Horizons: Special Report, Part II
Article by Carolyn Koh
Editor's Note: This is the second article in a series that looks at Horizons and what has gone on with it and its new owners since EI Interactive purchased the game from Tulga earlier this year. You can read part one here.
Act Two, Scene 1.
MMORPG.com published a link to the SOAP vulnerability that had been reported to EI Interactive. Speculation began to run rampant, forcing a public statement from EI Interactive in which they reassure subscribers that their account information is safe.
“…the vulnerability described in the article allows for only individual account exploits. The vulnerability requires foreknowledge of account information, e.g. a valid username and password.”
Just what is SOAP and how does it affect anyone? Simple Object Access Protocol or SOAP is a protocol for accessing a web service. I spoke to the publisher of the report, Bernd Kilga who works as a security consultant, in order to learn how he discovered the vulnerability.
”I participated in a couple of Horizons tools, like the rather popular Horizons Crafting Calculator (HCC) (http://hcc.reclamation.dk/) and tons of other stuff: live statistics (http://reclamation.dk/horizons/livestats/) and character exporters (http://reclamation.dk/horizons/arcat/). We even received permission from Tulga to bundle game assets such as game-graphics/icons/data with HCC. My primary motivation was the excellent communication with Tulga which allowed me to get a great peek behind the game development industry, something which does interest me a lot. Working on tools like this, naturally leads to understanding the game-database and the various debug logs. During our work on HCC we reported several data-anomalies to Tulga. This gave me the experience needed to test various security aspects.”
Previous to this find, Kilga discovered a major security hole which he worked closely with Tulga to fix.
“That allowed the read out of any userdata (password + username) by providing a fake HTTP request. This issue was addressed by Tulga with high priority and resolved in 1-2 weeks. It did please me a lot that this issue got fixed right away and in a very professional manner: I was in MSN chat with the lead developer who also requested that I test the patch before its public release.”
The SOAP vulnerability as published by Kilga allows any HTTP client (e.g. a web browser) to interact with the SOAP API: It isn't restricted to specific clients (should be login website and standalone launcher ONLY) and offers methods which you can't do as a regular user. A simple example: Rename your character.
At the time the vulnerability was reported to EI the original payment system was still in place, so at that time it was possible to do actual changes to subscription data. Today a different payment API is in place and is not directly connected to the login website.
We asked if the security loophole was fixed by that EI Interactive’s action.
“Not exactly,” Kilga told us. “First off, there is no real danger for the customers of Horizons: It's not possible to retrieve any userdata (passwords) without any brute force attacks. However, since SOAP allows interaction by any client, it's very possible to write simple scripts which performs brute force attacks and tries to guess passwords of a) users and b) the master password which protects the moderation commands.”
We asked if Kilga had made the vulnerability known to Tulga or EI Interactive. Unknown to him, Horizons had already been sold, however, David Bowman recommended that Kilga inform EI Interactive and provided him contact information.

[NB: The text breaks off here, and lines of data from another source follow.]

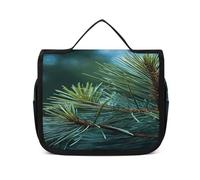 FZQVSWTX Hanging Travel Toiletry Bag for Men And Women,Pirate Ship in The Sunset Printed Polyester Portable Toiletry Organizer, Pine Tree Green Needles, 22.5x18.5cm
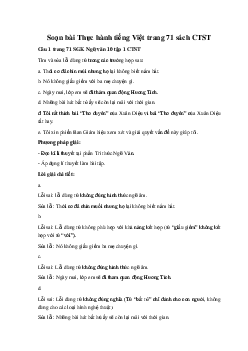 Soạn bài Thực hành tiếng Việt Ngữ Văn 10 trang 71 sách Chân Trời Sáng Tạo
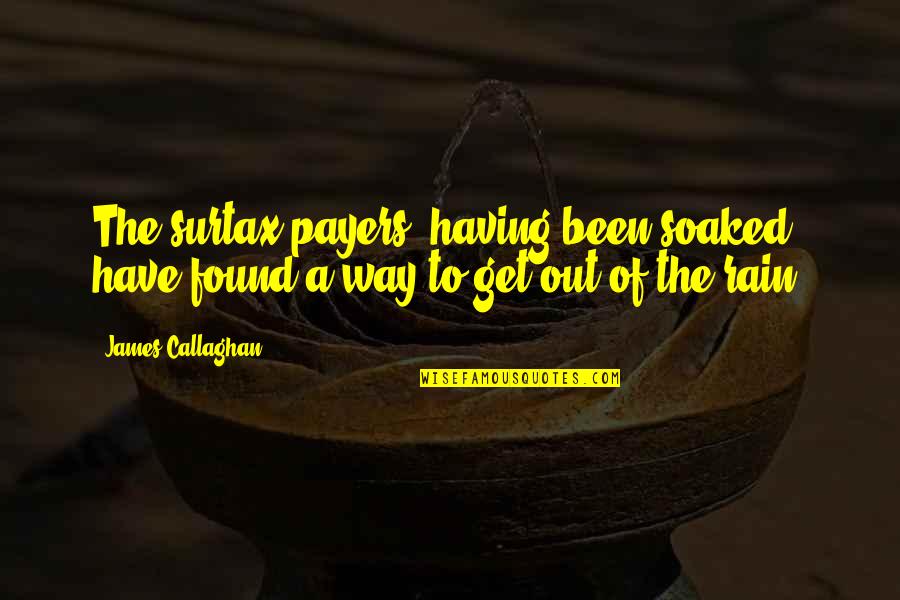 Soaked In Rain Quotes By James Callaghan: The surtax payers, having been soaked, have found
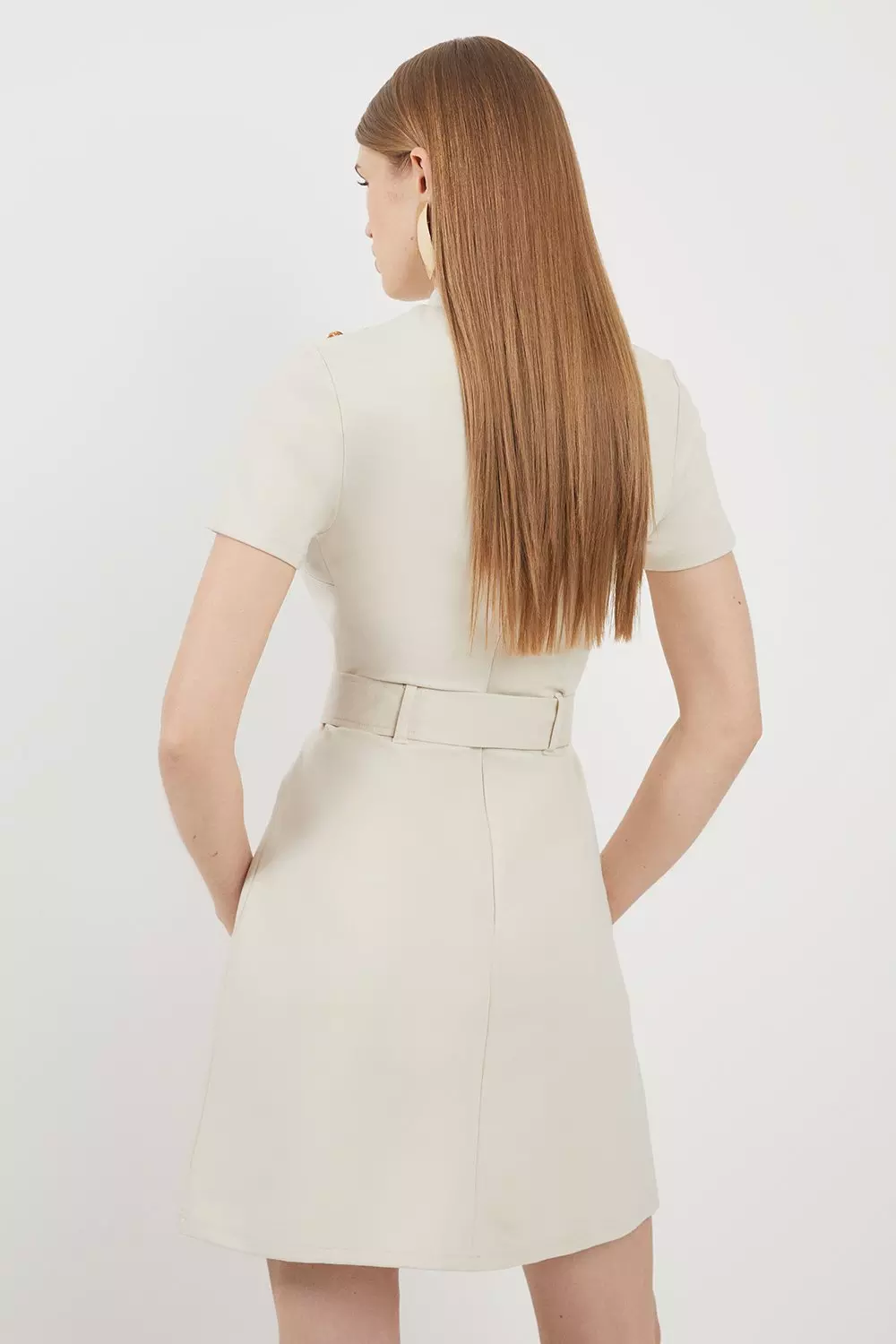 Belted Detail Ponte Jersey Mini Dress | Karen Millen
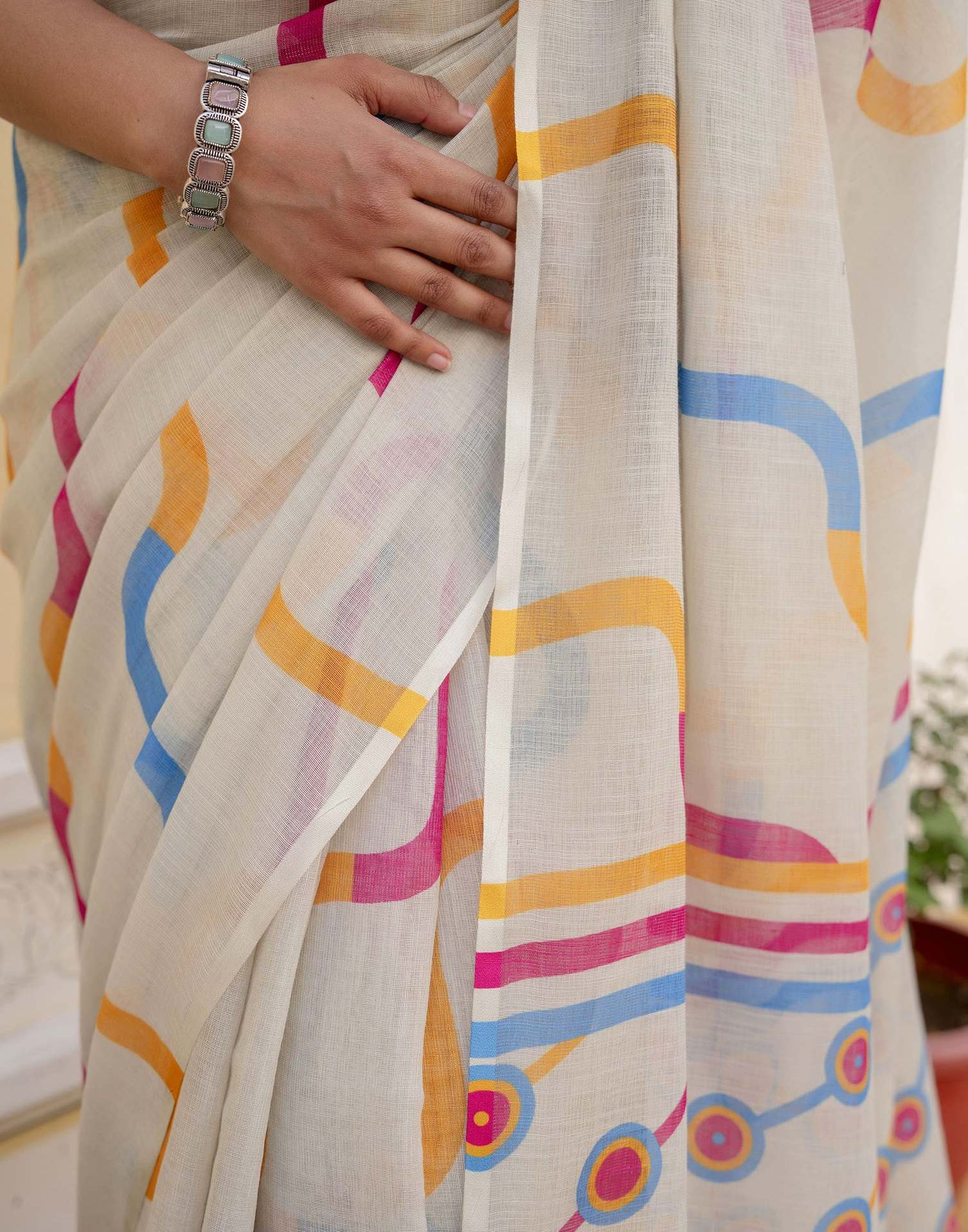 Dusty Pista Green Linen Printed Saree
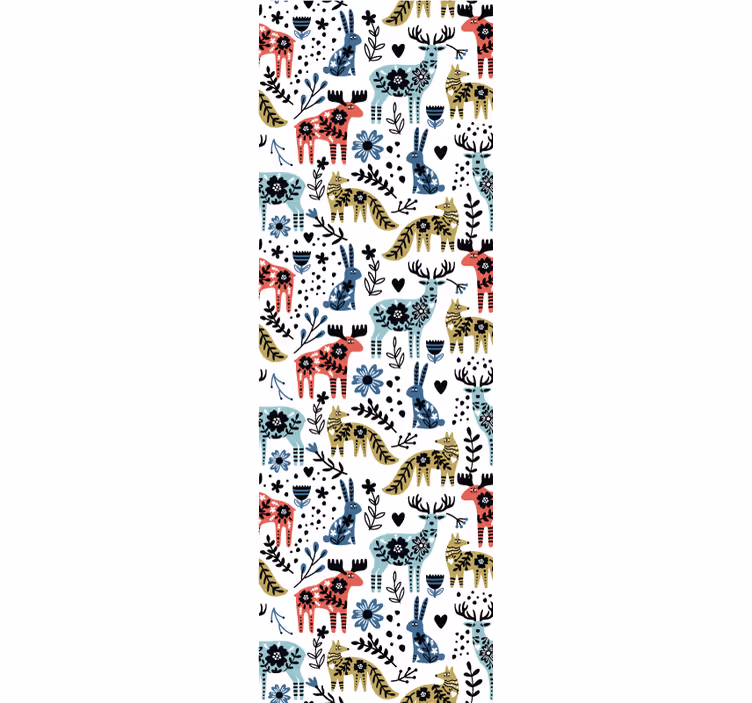 Toile fenêtre chambre enfant renne et renard magnifiques - TenStickers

“Mr. Bowman told me: ‘This type of problem is significant and must be fixed immediately.’ He's 100% correct, it's not about what such a vulnerability offers to the untrained hacker, it's about 'a type of security hole' which can lead to abuses if a person is skilled and evil minded,” Kilga explained.
“After notifying EI I got a response from Mr. Rask, informing me that the executive GM will contact me shortly. This never happened.”
So what did he do then?
“I waited 60 days,” he said, “then I published it and I informed you.”
Ed Andercheck of EI Interactive/Pixel Magic saw this in a different light.
“[The SOAP vulnerability is] a non-event from the standpoint of security,” Andercheck told MMORPG.com. “It’s being closed.”
He noted that the hole only allows players to change their own accounts, and mostly only information they could have changed anyway. He told us that it was opened when the billing changed from IPlay to PayByTouch.